■ **STATED GOAL**
Please reproduce every one of the records below word for word, line by line.

* Begin AVAILABLE RECORDS *

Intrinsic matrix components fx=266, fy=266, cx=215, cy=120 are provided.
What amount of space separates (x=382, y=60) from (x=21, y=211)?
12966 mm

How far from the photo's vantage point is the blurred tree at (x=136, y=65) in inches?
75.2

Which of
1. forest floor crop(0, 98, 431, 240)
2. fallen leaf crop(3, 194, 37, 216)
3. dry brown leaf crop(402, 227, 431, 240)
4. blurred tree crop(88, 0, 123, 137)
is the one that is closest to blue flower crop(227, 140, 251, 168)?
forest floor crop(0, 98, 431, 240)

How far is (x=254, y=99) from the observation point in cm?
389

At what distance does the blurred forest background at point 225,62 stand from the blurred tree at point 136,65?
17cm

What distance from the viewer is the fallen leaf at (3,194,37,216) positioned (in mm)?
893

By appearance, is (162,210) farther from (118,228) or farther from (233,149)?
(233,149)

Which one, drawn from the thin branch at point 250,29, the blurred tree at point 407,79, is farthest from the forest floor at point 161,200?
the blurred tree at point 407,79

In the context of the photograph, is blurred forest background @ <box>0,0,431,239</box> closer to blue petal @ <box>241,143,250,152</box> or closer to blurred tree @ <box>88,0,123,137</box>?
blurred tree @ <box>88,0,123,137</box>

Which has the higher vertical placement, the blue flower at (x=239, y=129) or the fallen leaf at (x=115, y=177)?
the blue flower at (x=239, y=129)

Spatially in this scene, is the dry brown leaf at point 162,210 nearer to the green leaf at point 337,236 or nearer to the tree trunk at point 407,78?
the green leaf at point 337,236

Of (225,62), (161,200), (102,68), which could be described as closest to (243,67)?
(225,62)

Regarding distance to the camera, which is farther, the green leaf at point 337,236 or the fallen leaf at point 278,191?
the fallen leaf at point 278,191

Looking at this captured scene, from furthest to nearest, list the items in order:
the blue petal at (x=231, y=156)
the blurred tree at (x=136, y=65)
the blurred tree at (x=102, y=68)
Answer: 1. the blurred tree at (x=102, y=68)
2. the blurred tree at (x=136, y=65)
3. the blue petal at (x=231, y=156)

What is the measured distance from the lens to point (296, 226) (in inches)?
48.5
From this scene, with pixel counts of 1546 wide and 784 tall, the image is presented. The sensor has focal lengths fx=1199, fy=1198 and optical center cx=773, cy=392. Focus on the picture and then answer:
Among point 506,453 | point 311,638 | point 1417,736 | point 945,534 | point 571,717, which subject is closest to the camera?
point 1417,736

* End AVAILABLE RECORDS *

■ **RESPONSE TO THIS EXERCISE**
Intrinsic matrix components fx=266, fy=266, cx=215, cy=120 are provided.
What amount of space separates (x=382, y=60) from (x=21, y=211)?
12966 mm

How far from the photo's vantage point is the blurred tree at (x=136, y=65) in inches?
75.2

Which of
1. forest floor crop(0, 98, 431, 240)
2. fallen leaf crop(3, 194, 37, 216)
3. dry brown leaf crop(402, 227, 431, 240)
4. blurred tree crop(88, 0, 123, 137)
is the one that is closest to blue flower crop(227, 140, 251, 168)?
forest floor crop(0, 98, 431, 240)

How far is (x=254, y=99) from the observation point in cm?
389

At what distance does the blurred forest background at point 225,62 stand from the blurred tree at point 136,65?
17cm

What distance from the viewer is the fallen leaf at (3,194,37,216) positioned (in mm)?
893

By appearance, is (162,210) farther from (118,228) or farther from (233,149)?
(233,149)

Which one, drawn from the thin branch at point 250,29, the blurred tree at point 407,79, is farthest from the forest floor at point 161,200?
the blurred tree at point 407,79

In the context of the photograph, is blurred forest background @ <box>0,0,431,239</box> closer to blue petal @ <box>241,143,250,152</box> or closer to blurred tree @ <box>88,0,123,137</box>?
blurred tree @ <box>88,0,123,137</box>

Which has the higher vertical placement, the blue flower at (x=239, y=129) or the fallen leaf at (x=115, y=177)?
the blue flower at (x=239, y=129)

Spatially in this scene, is the dry brown leaf at point 162,210 nearer to the green leaf at point 337,236 or nearer to the tree trunk at point 407,78?
the green leaf at point 337,236

Of (225,62), (161,200), (102,68), which could be described as closest to (243,67)?
(225,62)

Regarding distance to the camera, which is farther, the green leaf at point 337,236 or the fallen leaf at point 278,191?
the fallen leaf at point 278,191

Looking at this captured scene, from furthest to nearest, list the items in order:
the blue petal at (x=231, y=156)
the blurred tree at (x=136, y=65)
the blurred tree at (x=102, y=68)
Answer: 1. the blurred tree at (x=102, y=68)
2. the blurred tree at (x=136, y=65)
3. the blue petal at (x=231, y=156)

What is the measured distance from the lens to point (296, 226) (in inches)?
48.5
From this scene, with pixel counts of 1546 wide and 784 tall, the image is presented. The sensor has focal lengths fx=1199, fy=1198 and optical center cx=773, cy=392. Focus on the picture and then answer:
Among point 506,453 | point 311,638 | point 1417,736 | point 945,534 | point 571,717, which subject is closest to the camera?
point 1417,736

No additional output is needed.